- Two-star insignia of the rank of major general. Style and method of wear may vary between different uniforms and different service branches.
- Shoulder boards
- Country: United States
- Service branch: United States Army; United States Marine Corps; United States Air Force; United States Space Force;
- Abbreviation: MG (Army); MajGen (Marine Corps); Maj Gen (Air Force, Space Force);
- Rank: Two-star
- NATO rank code: OF-7
- Non-NATO rank: O-8
- Next higher rank: Lieutenant general
- Next lower rank: Brigadier general
- Equivalent ranks: Rear admiral in the other uniformed services which use naval ranks;

= Major general (United States) =

Military rank of the United States

In the United States Armed Forces, a major general is a two-star general officer in the United States Army, Marine Corps, Air Force, and Space Force.

A major general ranks above a brigadier general and below a lieutenant general. The pay grade of major general is O-8. It is equivalent to the rank of rear admiral in the other United States uniformed services which use naval ranks. It is abbreviated as MG in the Army, MajGen in the Marine Corps, and Maj Gen in the Air Force and Space Force.

Major general is the highest permanent peacetime rank that can be conferred upon a commissioned officer in the uniformed services (except when General of the Army and General of the Air Force have been authorized and granted by Congress) as higher ranks are technically temporary and linked to specific positions, although virtually all officers promoted to those ranks are approved to retire at their highest earned rank. A major general typically commands division-sized units of 10,000 to 15,000 soldiers.

[What you will do]:
#1 According to the major general article, what size of unit does a major general typically command?
#2 Reproduce the portion of the major general article between "Military rank of" and "Force, and Space Force.", inclusive.
Rely only on the major general article and nothing outside it.

[Supplied information]:

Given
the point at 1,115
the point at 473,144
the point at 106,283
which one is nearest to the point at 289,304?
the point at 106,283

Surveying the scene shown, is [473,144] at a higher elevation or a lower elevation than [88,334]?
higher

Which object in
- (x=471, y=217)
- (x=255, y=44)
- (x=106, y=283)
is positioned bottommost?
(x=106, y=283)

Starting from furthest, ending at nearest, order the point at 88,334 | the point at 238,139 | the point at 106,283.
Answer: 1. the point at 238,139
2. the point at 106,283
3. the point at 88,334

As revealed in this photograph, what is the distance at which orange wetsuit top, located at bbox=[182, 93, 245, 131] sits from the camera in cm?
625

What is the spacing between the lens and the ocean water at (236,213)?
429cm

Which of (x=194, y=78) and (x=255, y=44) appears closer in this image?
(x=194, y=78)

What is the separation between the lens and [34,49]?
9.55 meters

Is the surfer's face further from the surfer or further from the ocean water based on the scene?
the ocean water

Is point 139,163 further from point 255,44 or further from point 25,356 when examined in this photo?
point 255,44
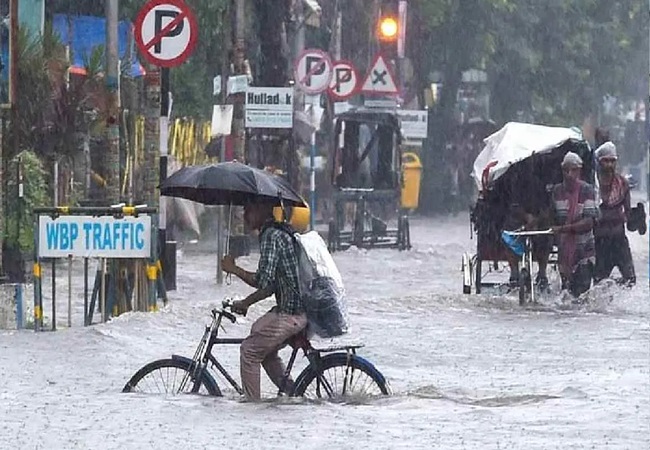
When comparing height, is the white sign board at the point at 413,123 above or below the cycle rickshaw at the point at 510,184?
above

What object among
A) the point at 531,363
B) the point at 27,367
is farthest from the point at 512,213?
the point at 27,367

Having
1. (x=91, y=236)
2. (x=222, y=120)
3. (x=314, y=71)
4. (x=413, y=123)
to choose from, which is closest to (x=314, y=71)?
(x=314, y=71)

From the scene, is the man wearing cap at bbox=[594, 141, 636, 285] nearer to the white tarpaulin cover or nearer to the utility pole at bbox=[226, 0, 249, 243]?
the white tarpaulin cover

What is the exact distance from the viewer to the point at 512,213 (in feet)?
72.8

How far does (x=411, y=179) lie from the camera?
44.7 metres

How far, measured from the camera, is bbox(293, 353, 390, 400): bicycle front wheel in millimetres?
12312

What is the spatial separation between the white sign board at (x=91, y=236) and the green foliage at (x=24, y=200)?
3.86 metres

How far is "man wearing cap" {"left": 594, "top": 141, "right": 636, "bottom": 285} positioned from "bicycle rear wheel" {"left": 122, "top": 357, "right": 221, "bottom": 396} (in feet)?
31.8

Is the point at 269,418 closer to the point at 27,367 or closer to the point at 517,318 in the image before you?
the point at 27,367

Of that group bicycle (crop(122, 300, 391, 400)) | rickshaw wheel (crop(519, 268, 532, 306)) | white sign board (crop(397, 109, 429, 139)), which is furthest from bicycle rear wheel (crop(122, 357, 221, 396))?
white sign board (crop(397, 109, 429, 139))

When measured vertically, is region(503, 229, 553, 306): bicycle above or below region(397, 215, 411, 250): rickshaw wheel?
above

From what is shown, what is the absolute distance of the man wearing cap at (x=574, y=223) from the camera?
805 inches

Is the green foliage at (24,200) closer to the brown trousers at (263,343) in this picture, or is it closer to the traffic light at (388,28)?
the brown trousers at (263,343)

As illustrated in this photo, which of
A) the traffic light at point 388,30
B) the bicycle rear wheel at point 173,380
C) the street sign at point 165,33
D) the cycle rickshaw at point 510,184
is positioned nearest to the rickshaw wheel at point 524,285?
the cycle rickshaw at point 510,184
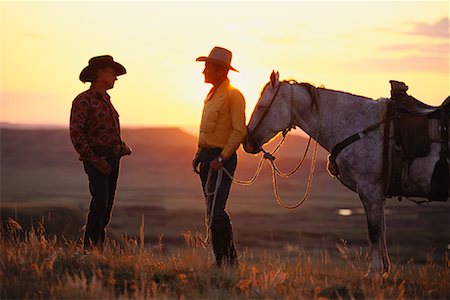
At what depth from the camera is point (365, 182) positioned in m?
8.07

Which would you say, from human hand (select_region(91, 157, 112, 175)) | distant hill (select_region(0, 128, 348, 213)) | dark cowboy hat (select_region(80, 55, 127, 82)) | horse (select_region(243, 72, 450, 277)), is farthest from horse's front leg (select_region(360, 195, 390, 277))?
distant hill (select_region(0, 128, 348, 213))

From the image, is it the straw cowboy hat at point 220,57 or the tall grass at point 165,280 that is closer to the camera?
the tall grass at point 165,280

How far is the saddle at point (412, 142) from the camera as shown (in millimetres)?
8039

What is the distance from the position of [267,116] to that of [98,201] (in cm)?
233

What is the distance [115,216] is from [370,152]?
163ft

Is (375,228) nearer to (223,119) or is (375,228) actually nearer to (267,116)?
(267,116)

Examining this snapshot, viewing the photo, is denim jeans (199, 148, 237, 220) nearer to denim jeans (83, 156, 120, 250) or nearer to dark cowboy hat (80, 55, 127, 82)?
denim jeans (83, 156, 120, 250)

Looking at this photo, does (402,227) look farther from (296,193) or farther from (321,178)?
(321,178)

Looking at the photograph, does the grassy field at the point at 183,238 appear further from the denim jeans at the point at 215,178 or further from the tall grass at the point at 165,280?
the denim jeans at the point at 215,178

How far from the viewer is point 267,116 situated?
8273 millimetres

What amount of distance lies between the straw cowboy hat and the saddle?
2071 mm

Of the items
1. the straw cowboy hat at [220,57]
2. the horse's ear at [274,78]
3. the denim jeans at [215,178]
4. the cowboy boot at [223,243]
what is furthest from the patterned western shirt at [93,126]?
the horse's ear at [274,78]

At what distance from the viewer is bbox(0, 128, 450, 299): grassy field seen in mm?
6938

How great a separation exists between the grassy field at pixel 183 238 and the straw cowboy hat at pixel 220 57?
88.8 inches
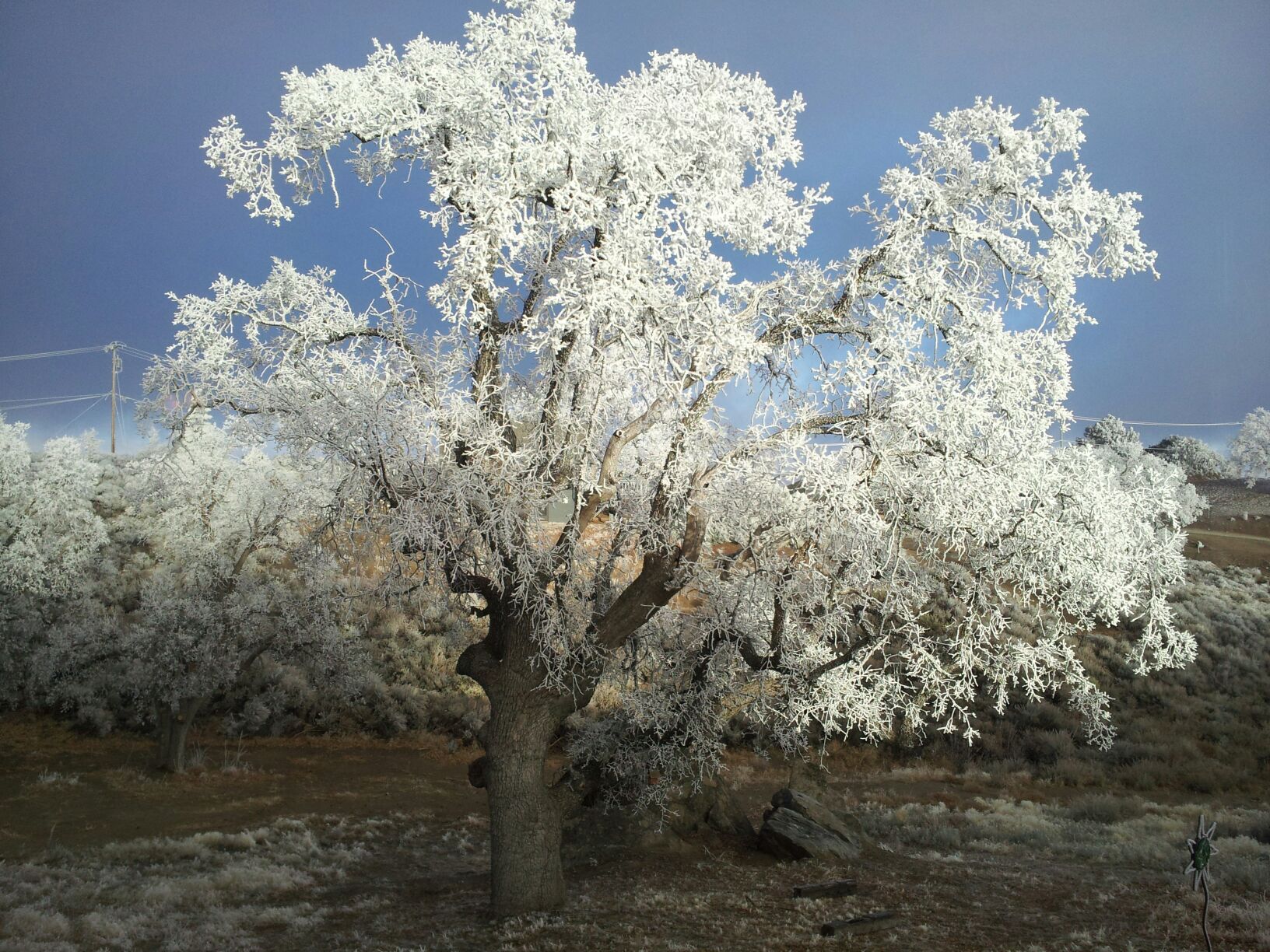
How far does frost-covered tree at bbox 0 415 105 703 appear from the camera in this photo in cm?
2383

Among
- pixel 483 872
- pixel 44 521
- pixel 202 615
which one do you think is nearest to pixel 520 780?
pixel 483 872

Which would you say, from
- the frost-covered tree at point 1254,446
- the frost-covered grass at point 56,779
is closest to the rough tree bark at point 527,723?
the frost-covered grass at point 56,779

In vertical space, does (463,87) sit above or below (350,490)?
above

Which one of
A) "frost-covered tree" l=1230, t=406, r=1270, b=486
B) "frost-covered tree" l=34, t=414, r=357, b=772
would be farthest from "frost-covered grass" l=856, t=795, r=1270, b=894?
"frost-covered tree" l=1230, t=406, r=1270, b=486

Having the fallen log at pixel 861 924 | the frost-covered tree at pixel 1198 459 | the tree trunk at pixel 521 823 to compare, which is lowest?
the fallen log at pixel 861 924

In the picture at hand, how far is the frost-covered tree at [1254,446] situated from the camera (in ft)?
182

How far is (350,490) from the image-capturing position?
9.41m

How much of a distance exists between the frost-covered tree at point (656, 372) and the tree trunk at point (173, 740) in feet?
44.4

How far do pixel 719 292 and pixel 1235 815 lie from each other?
16.3m

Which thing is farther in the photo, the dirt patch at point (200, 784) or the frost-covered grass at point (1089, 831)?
the dirt patch at point (200, 784)

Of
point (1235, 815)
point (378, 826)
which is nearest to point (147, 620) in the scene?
point (378, 826)

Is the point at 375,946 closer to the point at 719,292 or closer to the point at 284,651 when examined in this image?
the point at 719,292

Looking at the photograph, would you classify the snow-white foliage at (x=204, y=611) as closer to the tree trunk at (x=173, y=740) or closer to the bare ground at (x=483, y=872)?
the tree trunk at (x=173, y=740)

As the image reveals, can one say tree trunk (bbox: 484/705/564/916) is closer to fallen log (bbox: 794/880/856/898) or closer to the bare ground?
the bare ground
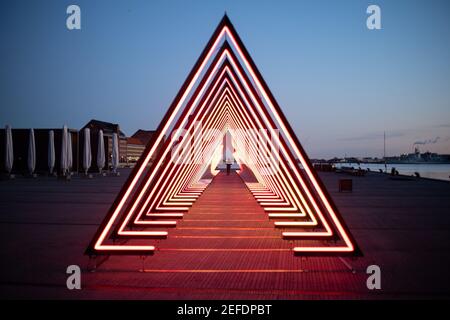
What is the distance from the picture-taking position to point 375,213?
1226 centimetres

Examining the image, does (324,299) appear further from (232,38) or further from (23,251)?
(23,251)

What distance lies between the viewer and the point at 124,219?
23.9 feet

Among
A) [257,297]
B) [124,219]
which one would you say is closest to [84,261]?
[124,219]

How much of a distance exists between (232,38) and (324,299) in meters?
3.98

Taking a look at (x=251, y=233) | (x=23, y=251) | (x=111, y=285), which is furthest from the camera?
(x=251, y=233)
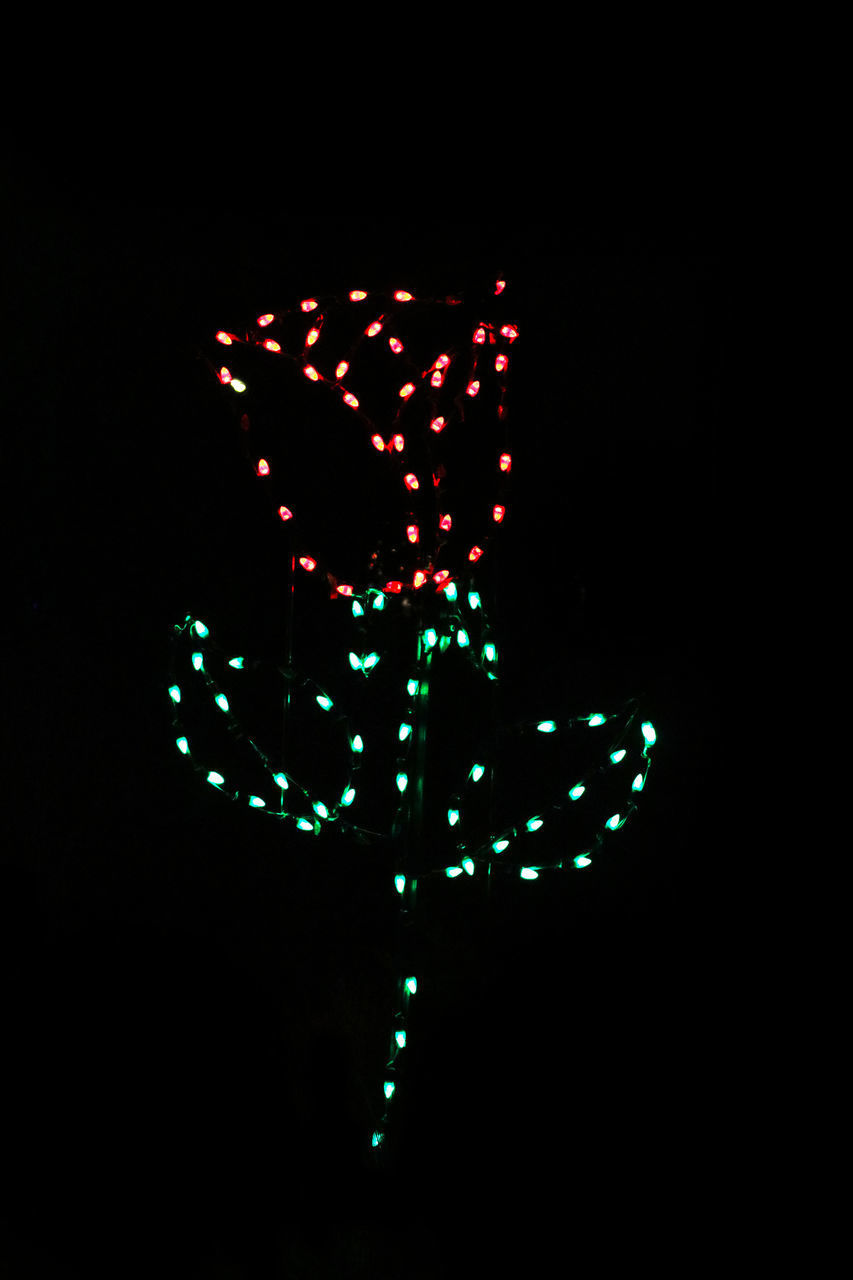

[Answers by item]:
#1 A major general typically commands division-sized units of 10,000 to 15,000 soldiers.

#2
Military rank of the United States

In the United States Armed Forces, a major general is a two-star general officer in the United States Army, Marine Corps, Air Force, and Space Force.